Does the Orange Order face 'total bigotry' in the North?
Published 07/07/2014 | 20:24
"A few years ago, there were a few slogans painted on the road. IRA stuff. They used cheap paint and drove straight through it after they’d finished. Jesus, they made some mess. You could barely make it out. I’d say the car was in a wild state," says Jamie Timoney.
Standing outside the Sandhouse Hotel on a break from a bar shift, Jamie is recalling the rare, feckless protests to the Orange Order’s annual march in Rossnowlagh, County Donegal.
Held the weekend before the twelfth of July marches across Northern Ireland, the event is the Order’s only parade in the Republic.
Rossnowlagh is a small village comprising a handful of hotels, bars and B&Bs, a surf club and school, and Belall strand.
Throughout summer, German estate cars and 4x4s with northern registration plates sit outside holiday homes dormant most of the year. Surf schools from the village and nearby Bundoran bring busloads of tourists to the beach for lessons.
At half-twelve, Orangemen and marching bands congregate at Rossnowlagh Presbyterian church. They then make the short procession through the village, on their way to a field hosting a small stage and fast-food vendors.
On their left, the marchers are flanked by stalls flying Union Jacks and selling goods commemorating the 2011 royal wedding. On their right, children ride the waltzers at Mohan's Funfair, and elderly couples sit outside camper vans in fields turned into car parks for the weekend.
The Orangemen carry flags bearing the insignias of lodges in Donegal, Leitrim, Ballymoney and elsewhere. Pipe and flute bands affiliated with the lodges play traditional marching songs such as Derry’s Walls and The Sash my Father Wore.
Sam Walker of Rathfriland Orange Lodge is marching in Rossnowlagh for the 23rd time. He’s Deputy County Grandmaster of Co. Down, a title he came to hold through "being stupid," and "not knowing when to say no," he jokes.
He says the Orange Order "means everything" to its members: "It’s part of our heritage, our culture, and our beliefs. Particularly our beliefs, because we stand very firmly for the reformed faith."
He says the parade in Rossnowlagh is a "relaxing" one, and that locals are always hospitable. "Most of us here today are from a rural background. We know what it is to live with our neighbour, and depend on our neighbour if anything goes wrong. We don’t question each other and we’re tolerant of each other."
In the North, the Parades Commission has ruled that an Orange march is not to pass the nationalist Ardoyne neighbourhood in Belfast, the scene of both loyalist and nationalist rioting in recent years. The decision has led to unionist political representatives leaving all-party talks being held in Stormont dealing with parades, the flying of flags, and the province’s violent past.
"It’s just bigotry," according to Tommy Anderson of Maghaberry True Blues Loyal Orange Lodge. "It’s people that are anti-our heritage and culture who cause the trouble," he sighs.
Uncrossing his arms to reveal forearms decorated with tattoos of the Glasgow Rangers and Linfield F.C. crests, he illustrates the Orange Order’s proposed route up the Crumlin Road.
"Most of the people who disagree with the parade going up the Ardoyne live at least a mile and a half away from the actual route. If they stayed in their houses, they wouldn’t see the parade, they wouldn’t hear the parade," he says.
He says that republican parades pass by without incident in the North because "you don’t see loyalists…" – correcting himself – "… Orangemen down at the parade giving off. We just carry on regardless."

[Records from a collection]

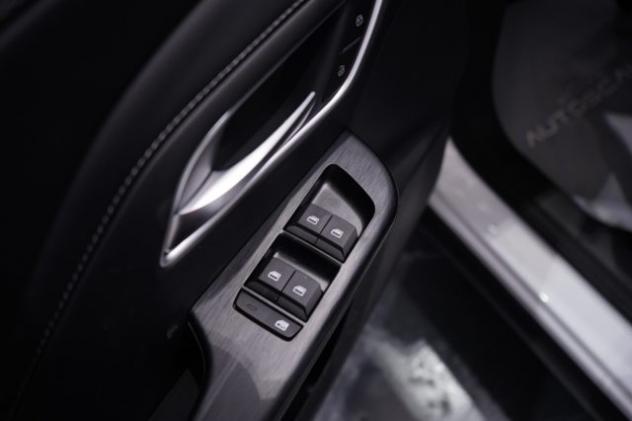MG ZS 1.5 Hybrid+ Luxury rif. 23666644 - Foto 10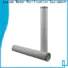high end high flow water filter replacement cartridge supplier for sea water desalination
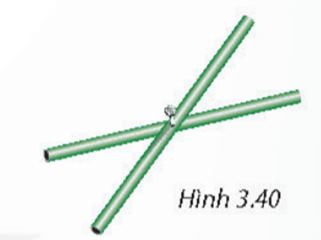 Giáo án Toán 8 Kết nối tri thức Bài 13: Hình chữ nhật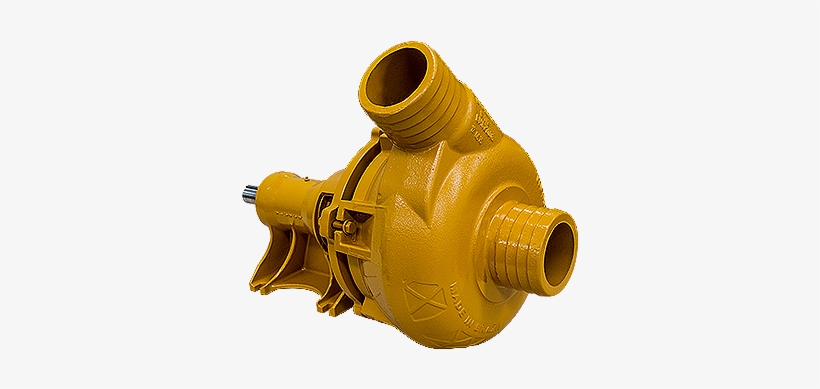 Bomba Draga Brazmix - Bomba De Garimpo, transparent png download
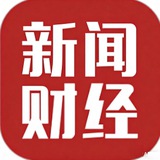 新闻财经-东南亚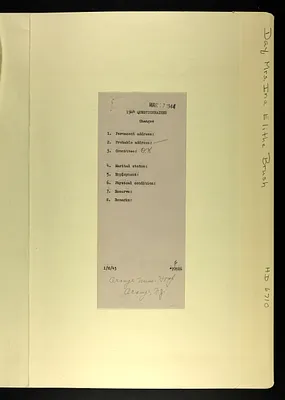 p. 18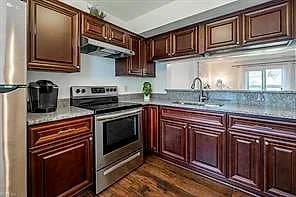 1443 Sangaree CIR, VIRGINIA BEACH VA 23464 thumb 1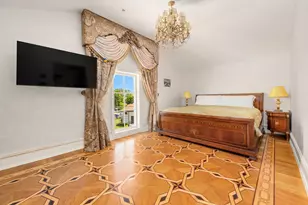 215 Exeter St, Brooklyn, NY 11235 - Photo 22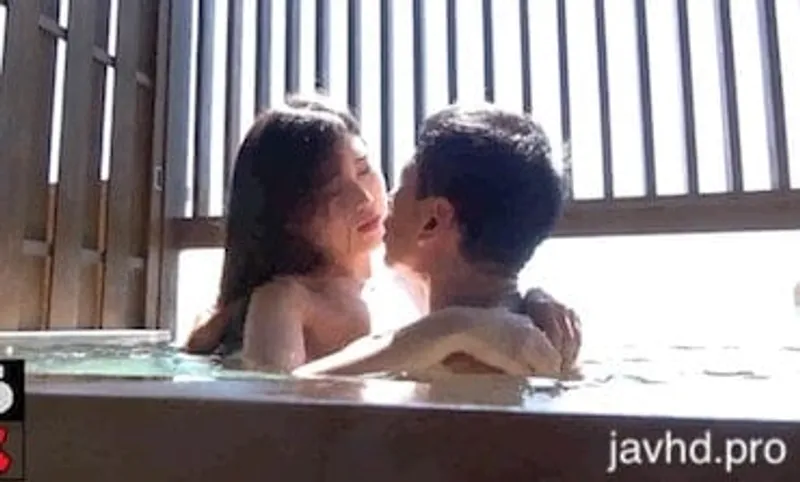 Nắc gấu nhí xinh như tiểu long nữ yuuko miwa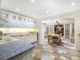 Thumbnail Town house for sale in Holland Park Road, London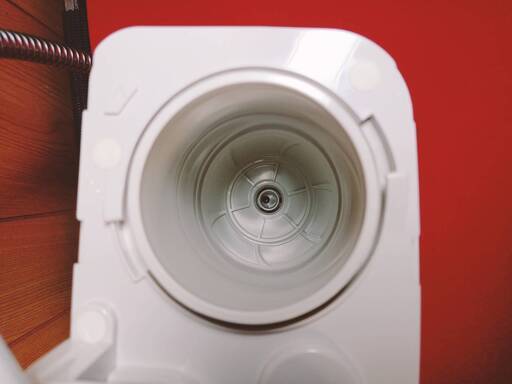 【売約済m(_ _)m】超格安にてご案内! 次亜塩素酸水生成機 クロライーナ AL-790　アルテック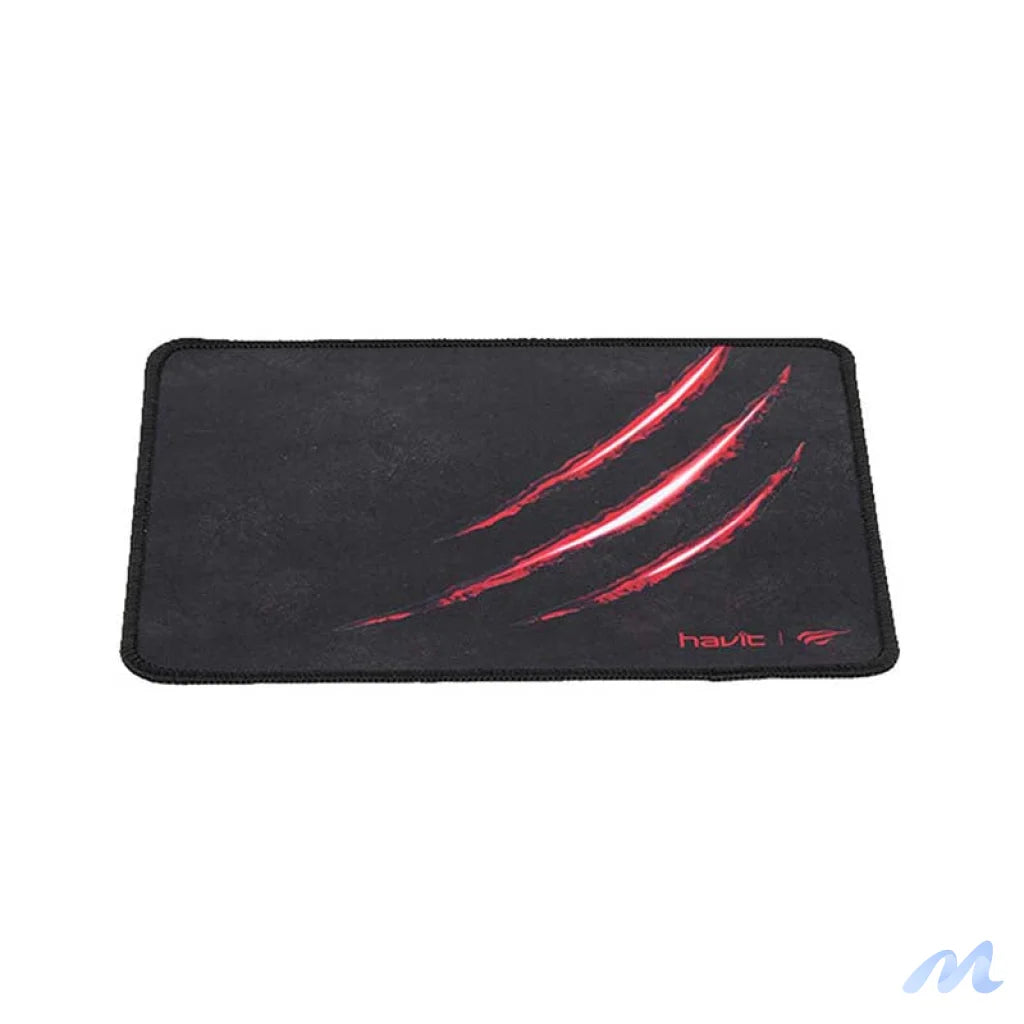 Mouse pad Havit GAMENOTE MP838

BRIEF 1:
Reproduce word for word the passage of the Orange Order article starting at "Does the Orange" and ending at "says Jamie Timoney.".
BRIEF 2:
Which people does the Orange Order article name?
BRIEF 3:
Write what comes next in the article on the Orange Order march in Rossnowlagh, picking up after its final sentence.
Nothing asked here depends on the records.

TASK OUTPUT 1:
Does the Orange Order face 'total bigotry' in the North?
Published 07/07/2014 | 20:24
"A few years ago, there were a few slogans painted on the road. IRA stuff. They used cheap paint and drove straight through it after they’d finished. Jesus, they made some mess. You could barely make it out. I’d say the car was in a wild state," says Jamie Timoney.

TASK OUTPUT 2:
Jamie Timoney, Sam Walker, Tommy Anderson

TASK OUTPUT 3:
Paul Smith, also a member of the Maghaberry True Blues, agrees the Order faces "total bigotry" in the North. According to Paul, it’s the absence of this bigotry that makes the march in Rossnowlagh possible.
Holding up two toys, he says: "I bought these two things for my wee sons and that Irish fella said ‘have a lovely day and a safe journey home.’ You wouldn’t get that back home. They’d say ‘I hope your bus fucking blows up.’ Seriously."
"That’s from the republican side. That’s what they would say," interjects Tommy.
Debra Montgomery from Lisbellaw in Co. Fermanagh is working a stall selling burgers, soft drinks and flags. She’s a member of a flute band, and marches three times a weekend during the season.
Food and drink are the big sellers – the Orangemen are thirsty and hungry after their parade. Children enjoy the toys and flags. An Israeli Star of David flag flies over sausages cooking on the stall’s grill.
The flag has been adopted by sections of Ulster’s loyalist community – former UDA commander Johnny "Mad Dog" Adair has been known to dress his Alsatian in the flag. It flies in UDA strongholds around Belfast.
"It’s just some people in the protestant religion relate to the Israelis in the bible," says Debra.
Lorna Jones from Belfast is meeting marchers and visitors as they make their way towards the site of the afternoon’s religious service. She’s travelled with Agora Ministries, a "small group of Christian ladies."
"We are basically giving the message – the good news – of the gospel." She says her group want "people to know that in these last days they can know repentance, they can know forgiveness of sins."
Three o’clock approaches, and marchers, their supporters and families make their way towards a gig rig on which the day’s service will be conducted.
There are people sitting on deckchairs awaiting the start of the service; others standing further back making small talk, eating burgers and chips.
The Grandmaster of the Grand Orange Lodge of Ireland, Edward Stevenson, was invited to Rossnowlagh as a guest speaker. He invites President Higgins to the event next year, and pledges to mount a "resolute defence of what is right," regarding the march by the Ardoyne.
As the crowd disperses after the service, he stands by the side of the stage as a young band member beats a Lambeg drum.
"The whole thing is controlled by half a dozen members of the Garda Síochána", he says of Rossnowlagh. "I just wish it could be that way right across Northern Ireland."
He explains the flying of the Union Jack in Rossnowlagh: "There might be a few union jacks here today, but there are very few, generally speaking. There’s still an aspiration within many of the Orangemen within the south towards the UK, and possibly that’s why they still fly the Union flag. They’re not showing any disrespect to their neighbours by doing that."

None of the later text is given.